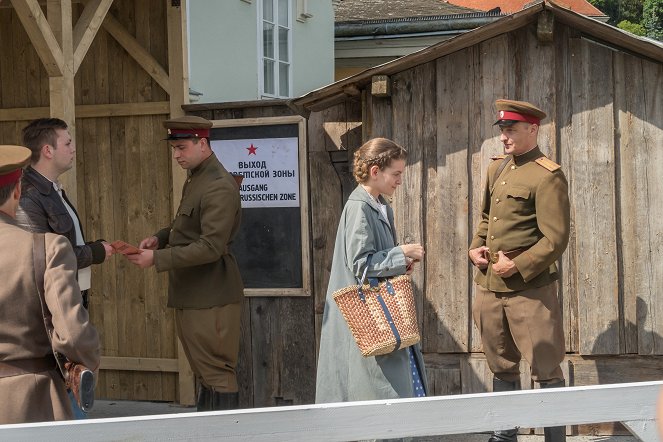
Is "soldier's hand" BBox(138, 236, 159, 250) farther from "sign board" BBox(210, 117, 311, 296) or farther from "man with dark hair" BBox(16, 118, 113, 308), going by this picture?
"sign board" BBox(210, 117, 311, 296)

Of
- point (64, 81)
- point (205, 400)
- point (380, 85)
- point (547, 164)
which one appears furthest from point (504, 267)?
point (64, 81)

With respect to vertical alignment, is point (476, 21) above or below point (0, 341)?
above

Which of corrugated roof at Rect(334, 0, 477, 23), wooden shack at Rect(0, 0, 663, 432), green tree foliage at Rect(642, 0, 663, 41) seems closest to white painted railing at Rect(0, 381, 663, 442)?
wooden shack at Rect(0, 0, 663, 432)

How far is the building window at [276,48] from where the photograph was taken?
13945 millimetres

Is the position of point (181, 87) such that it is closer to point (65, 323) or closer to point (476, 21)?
point (65, 323)

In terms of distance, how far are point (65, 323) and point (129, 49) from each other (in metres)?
4.46

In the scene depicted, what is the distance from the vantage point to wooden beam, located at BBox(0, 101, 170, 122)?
25.8 feet

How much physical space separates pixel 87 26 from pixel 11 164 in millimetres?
2755

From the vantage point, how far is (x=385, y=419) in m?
3.39

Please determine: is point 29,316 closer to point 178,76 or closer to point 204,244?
point 204,244

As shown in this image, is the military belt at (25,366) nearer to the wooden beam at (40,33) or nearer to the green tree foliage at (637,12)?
the wooden beam at (40,33)

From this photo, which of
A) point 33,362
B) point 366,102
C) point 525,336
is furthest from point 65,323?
point 366,102

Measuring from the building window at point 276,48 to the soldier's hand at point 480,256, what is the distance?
24.2 feet

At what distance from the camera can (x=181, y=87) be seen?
304 inches
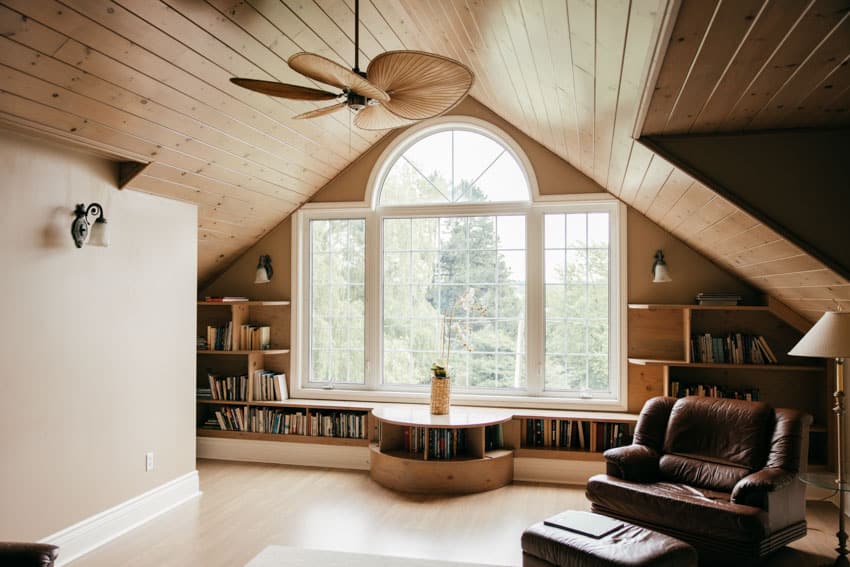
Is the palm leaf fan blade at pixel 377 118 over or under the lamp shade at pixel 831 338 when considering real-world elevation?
over

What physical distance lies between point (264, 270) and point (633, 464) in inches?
146

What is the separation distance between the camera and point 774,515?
3.30 m

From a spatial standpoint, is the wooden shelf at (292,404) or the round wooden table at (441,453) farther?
the wooden shelf at (292,404)

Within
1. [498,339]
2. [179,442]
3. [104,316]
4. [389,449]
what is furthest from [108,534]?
[498,339]

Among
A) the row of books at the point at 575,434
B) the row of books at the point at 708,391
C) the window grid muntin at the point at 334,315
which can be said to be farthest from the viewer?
the window grid muntin at the point at 334,315

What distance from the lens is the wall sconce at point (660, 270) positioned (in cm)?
489

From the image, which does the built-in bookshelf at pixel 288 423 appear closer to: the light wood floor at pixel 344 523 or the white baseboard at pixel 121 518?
the light wood floor at pixel 344 523

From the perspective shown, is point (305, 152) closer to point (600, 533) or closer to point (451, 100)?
point (451, 100)

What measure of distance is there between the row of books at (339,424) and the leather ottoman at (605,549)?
8.41ft

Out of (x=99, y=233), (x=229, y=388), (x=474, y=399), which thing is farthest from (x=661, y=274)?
(x=99, y=233)

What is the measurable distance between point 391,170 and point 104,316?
2968 millimetres

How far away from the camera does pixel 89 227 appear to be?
3.67 meters

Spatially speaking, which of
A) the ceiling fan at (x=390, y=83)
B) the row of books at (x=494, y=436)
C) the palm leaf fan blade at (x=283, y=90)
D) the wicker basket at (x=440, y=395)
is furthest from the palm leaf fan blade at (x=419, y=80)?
the row of books at (x=494, y=436)

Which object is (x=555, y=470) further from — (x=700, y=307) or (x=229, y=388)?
(x=229, y=388)
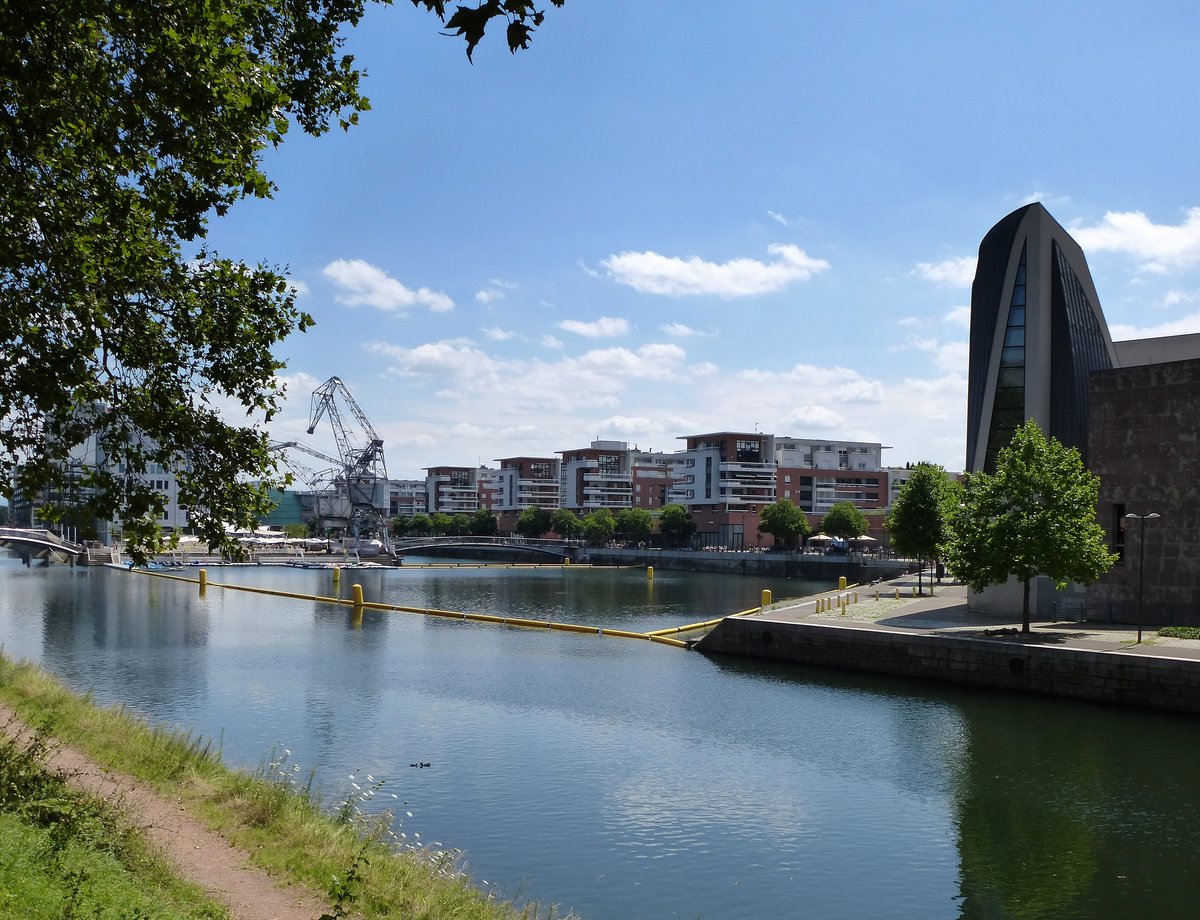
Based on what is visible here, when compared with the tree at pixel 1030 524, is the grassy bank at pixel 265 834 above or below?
below

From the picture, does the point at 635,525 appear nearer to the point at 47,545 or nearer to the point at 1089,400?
the point at 47,545

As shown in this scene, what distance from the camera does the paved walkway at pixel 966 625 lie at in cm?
3120

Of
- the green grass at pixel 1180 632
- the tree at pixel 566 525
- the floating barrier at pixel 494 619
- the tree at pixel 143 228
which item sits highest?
the tree at pixel 143 228

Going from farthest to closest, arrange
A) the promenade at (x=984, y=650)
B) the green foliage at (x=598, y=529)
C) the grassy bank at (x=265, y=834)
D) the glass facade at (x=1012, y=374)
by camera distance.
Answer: the green foliage at (x=598, y=529)
the glass facade at (x=1012, y=374)
the promenade at (x=984, y=650)
the grassy bank at (x=265, y=834)

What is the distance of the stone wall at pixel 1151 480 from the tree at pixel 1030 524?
2.46 meters

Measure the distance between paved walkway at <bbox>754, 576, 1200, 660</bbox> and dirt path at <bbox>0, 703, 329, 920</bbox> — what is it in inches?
1028

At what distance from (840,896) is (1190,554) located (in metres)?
26.9

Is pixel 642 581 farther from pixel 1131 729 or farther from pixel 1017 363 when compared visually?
pixel 1131 729

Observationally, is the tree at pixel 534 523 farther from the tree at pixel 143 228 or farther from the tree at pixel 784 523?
the tree at pixel 143 228

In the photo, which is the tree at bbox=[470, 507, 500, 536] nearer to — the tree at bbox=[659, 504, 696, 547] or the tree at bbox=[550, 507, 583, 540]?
the tree at bbox=[550, 507, 583, 540]

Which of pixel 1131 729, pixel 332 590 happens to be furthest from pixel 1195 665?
pixel 332 590

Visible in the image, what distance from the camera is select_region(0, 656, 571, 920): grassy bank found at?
10.3 m

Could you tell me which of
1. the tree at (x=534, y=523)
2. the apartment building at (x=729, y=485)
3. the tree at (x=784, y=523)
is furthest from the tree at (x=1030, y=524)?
the tree at (x=534, y=523)

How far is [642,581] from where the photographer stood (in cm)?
9819
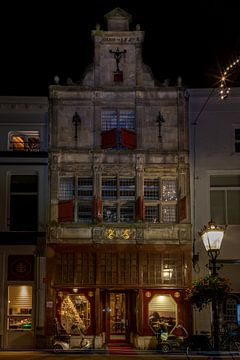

========================

What you need to do » Rescale the entries above between the line holding "What is the measurable" and the line holding "3.67 meters", inclusive. Write all of those lines out again, requests included. Multiply each distance in the answers by 2.15 and round it to the same number of decimal places it had before, with halves rounded up.

Written solution »
What is the measurable distance between point 391,170 and point 104,316?
6381 millimetres

How far away from the camera does pixel 89 227 appear to be?
7.89 meters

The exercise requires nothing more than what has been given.